Firstly, the mutual ceasefire signed by the movement and the UNF government includes a multinational (mainly Nordic) monitoring team which has a presence in all of the island's Tamil provinces.

Secondly, the lifting of the embargo on Tamil areas has permitted the international press and diplomats unfettered access to LTTE controlled areas. Colombo's de-proscription of the LTTE early September further improved matters.

Thirdly, considerable diplomatic engagement between the LTTE and international governments is being conducted through Mr. Balasingham's offices in London, according to LTTE officials.

In the past six months, the LTTE has met at its Vanni Political Headquarters with diplomatic delegations from Britain, China, the European Union, Japan, Canada, and Australia amongst other countries. The authority of the diplomatic delegations which are often led by High Commissioners or Ambassadors or sometimes more senior officials and the depth of the issues discussed is undoubtedly based on the movement's standing as a key player in Sri Lanka's future and thereby represents the practical ineffectiveness of the PA's international campaign to marginalise the LTTE. But, perhaps understandably, the issue of the LTTE's proscriptions abroad has become an ideological line in the sand for Sinhala hardliners, with considerable anxious attention focussed on the possibilities of changes in the various bans around the world.

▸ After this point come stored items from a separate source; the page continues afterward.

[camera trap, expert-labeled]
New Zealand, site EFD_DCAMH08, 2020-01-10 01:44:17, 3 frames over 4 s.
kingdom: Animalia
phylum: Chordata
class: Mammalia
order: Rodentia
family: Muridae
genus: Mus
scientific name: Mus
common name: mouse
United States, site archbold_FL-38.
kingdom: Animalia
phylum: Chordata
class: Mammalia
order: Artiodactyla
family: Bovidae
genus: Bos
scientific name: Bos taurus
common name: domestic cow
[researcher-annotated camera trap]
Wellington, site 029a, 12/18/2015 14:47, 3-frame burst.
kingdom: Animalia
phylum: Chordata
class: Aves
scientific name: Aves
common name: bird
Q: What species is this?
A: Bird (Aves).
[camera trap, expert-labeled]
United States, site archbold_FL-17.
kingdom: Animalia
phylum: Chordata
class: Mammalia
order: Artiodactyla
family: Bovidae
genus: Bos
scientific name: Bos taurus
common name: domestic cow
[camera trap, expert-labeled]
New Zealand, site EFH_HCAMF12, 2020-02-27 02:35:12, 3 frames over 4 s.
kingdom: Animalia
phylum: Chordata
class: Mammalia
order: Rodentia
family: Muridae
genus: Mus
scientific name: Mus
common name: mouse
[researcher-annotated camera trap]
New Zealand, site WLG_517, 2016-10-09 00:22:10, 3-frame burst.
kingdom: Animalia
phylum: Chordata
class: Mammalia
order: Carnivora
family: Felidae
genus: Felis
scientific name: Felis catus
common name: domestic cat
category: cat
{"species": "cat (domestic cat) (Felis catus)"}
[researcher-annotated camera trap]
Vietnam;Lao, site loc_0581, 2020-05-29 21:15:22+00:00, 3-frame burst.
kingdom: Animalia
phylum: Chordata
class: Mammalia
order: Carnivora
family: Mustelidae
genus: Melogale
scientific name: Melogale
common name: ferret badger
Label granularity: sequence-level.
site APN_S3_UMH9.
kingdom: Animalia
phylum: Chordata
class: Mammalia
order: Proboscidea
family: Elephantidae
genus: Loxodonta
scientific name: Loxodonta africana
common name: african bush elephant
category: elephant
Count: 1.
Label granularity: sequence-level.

These proscriptions have also, as the movement repeatedly warned they would, now become a serious impediment to a political solution to the island's conflict. In mid-September the LTTE announced in the wake of the first direct talks with the Sri Lankan government in Thailand that it was seeking internal self-determination for the Tamils as its key objective. Mr. Balasingham, the LTTE's political advisor, also said the movement was keen to explore 'federal or confederal' models of governance. But leading practitioners of these or similar power sharing systems the US, Britain, Australia, Canada have banned the LTTE, making it impossible for the movement's members to travel to these countries to study their practices and structures. Perhaps cognizant of this, Margot Wallstr´┐Żm, a top EU official, told the 'Support Meeting' that the European Commission hoped "to identify a way to enable [us] to extend to the LTTE the possibility to look at different European government models."

Physically isolated from the international diplomatic space, the LTTE was, until recently, unable to engage in the requisite breadth and depth with world governments to advance their political case. The transfer in 1999 to London from the Vanni of Mr. Balasingham and the emergence this year of near routine contact with numerous countries through Colombo based diplomats has enabled the movement to discuss key issues directly with relevant governments and non-governmental organizations.

Working contacts between LTTE officials at different levels and different sections and diplomats and other international officials has also given the movement much needed experience, LTTE officials say. But whilst acknowledging international acceptance will require greater diplomatic efforts on its part, they are optimistic. "I think in the course of time the countries that have proscribed the LTTE will review their stand on the basis of the progress of the negotiations," Mr. Balasingham said.